Emotion Identification Activities for Kids

Instructor: Clio Stearns

Clio has taught education courses at the college level and has a Ph.D. in curriculum and instruction.

Learning how to recognize and respond to someone else's emotions is an important part of learning how to thrive in social situations. This lesson offers activities for teaching children to identify emotions.

Identifying Emotions Matters

Have you ever thought about what makes someone a good friend, an empathic listener, or a supportive colleague or family member? One of the keys to these contexts is learning how to read someone else's emotions and respond to them appropriately. For some people, emotion identification comes naturally, but many children need a lot of practice and even explicit instruction in how to identify and think about another person's feelings. The more chances children get to work on this skill, the better equipped they will be to handle challenges that come up. In this lesson, you will find activities that help children learn about and practice identifying and responding to other people's emotions.

Emotion Identification Activities

Pictures of Faces

This is a great activity for students who respond well to images and like to learn by using visuals. Begin your preparation by taking a series of candid snapshots of children in your class. Try to zoom in on their facial expressions. Alternatively, you can use images from the internet or magazines. Break your students into small groups, and give each group a packet of the same images. Have them work together to look at each picture and answer the following questions:

  • What feeling is the kid in this picture having?
  • When is a time that I have had this feeling?
  • How would I act toward someone who is having this feeling?

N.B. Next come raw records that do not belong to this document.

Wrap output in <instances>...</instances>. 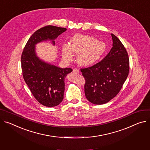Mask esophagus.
I'll return each mask as SVG.
<instances>
[{
	"mask_svg": "<svg viewBox=\"0 0 150 150\" xmlns=\"http://www.w3.org/2000/svg\"><path fill=\"white\" fill-rule=\"evenodd\" d=\"M72 72H73L74 74H78V73H79V71L75 68V69H73Z\"/></svg>",
	"mask_w": 150,
	"mask_h": 150,
	"instance_id": "obj_1",
	"label": "esophagus"
}]
</instances>
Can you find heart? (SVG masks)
I'll return each instance as SVG.
<instances>
[{
    "label": "heart",
    "instance_id": "obj_1",
    "mask_svg": "<svg viewBox=\"0 0 150 150\" xmlns=\"http://www.w3.org/2000/svg\"><path fill=\"white\" fill-rule=\"evenodd\" d=\"M106 50V44L89 35H75L70 44H64L62 48L64 59L70 61L73 53L77 54V62L82 66H90L96 63Z\"/></svg>",
    "mask_w": 150,
    "mask_h": 150
}]
</instances>
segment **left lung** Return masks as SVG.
I'll return each instance as SVG.
<instances>
[{
    "label": "left lung",
    "mask_w": 150,
    "mask_h": 150,
    "mask_svg": "<svg viewBox=\"0 0 150 150\" xmlns=\"http://www.w3.org/2000/svg\"><path fill=\"white\" fill-rule=\"evenodd\" d=\"M112 47L100 62L81 69L86 79L84 92L87 99L95 105H102L115 97L129 72L127 52L120 39L111 33Z\"/></svg>",
    "instance_id": "1"
}]
</instances>
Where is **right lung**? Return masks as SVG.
I'll return each mask as SVG.
<instances>
[{"instance_id": "right-lung-1", "label": "right lung", "mask_w": 150, "mask_h": 150, "mask_svg": "<svg viewBox=\"0 0 150 150\" xmlns=\"http://www.w3.org/2000/svg\"><path fill=\"white\" fill-rule=\"evenodd\" d=\"M66 30V28L53 25L40 28L30 36L22 52L23 78L35 98L45 106H56L62 102L64 79L72 69H62L40 59L36 53V45L51 40L54 45V40Z\"/></svg>"}]
</instances>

At the end of the period, bring your students together and have them share what they came up with, comparing and contrasting their 'reads' of the emotions in the picture.

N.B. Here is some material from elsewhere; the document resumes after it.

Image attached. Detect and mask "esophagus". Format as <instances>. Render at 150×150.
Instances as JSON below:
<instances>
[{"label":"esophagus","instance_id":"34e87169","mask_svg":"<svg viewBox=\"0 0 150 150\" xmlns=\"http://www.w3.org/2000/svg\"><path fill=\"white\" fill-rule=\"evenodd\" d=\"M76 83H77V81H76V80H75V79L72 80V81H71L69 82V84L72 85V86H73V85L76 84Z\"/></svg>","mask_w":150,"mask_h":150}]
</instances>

Emotional Response Role Play

This activity is well-suited to kinesthetic learners, those who like to use their bodies or have a particularly dramatic flair. Gather your whole class together for this activity. In an envelope, put slips of paper with emotion on them. Some examples might be 'happy', 'excited', 'sad', 'angry', 'jealous', 'scared', and 'worried'. Ask one student to come to the front of the room and choose a slip of paper. He or she should think for a minute, then act out the emotion. Alternatively, you can have two students come up at a time and act out a scenario with that emotion together. When the actor or actors are done, others in the class should guess what the emotion being enacted is. Then, they should talk about how it feels to have that emotion and how they might respond to a friend, family member, or classmate who is experiencing that emotion.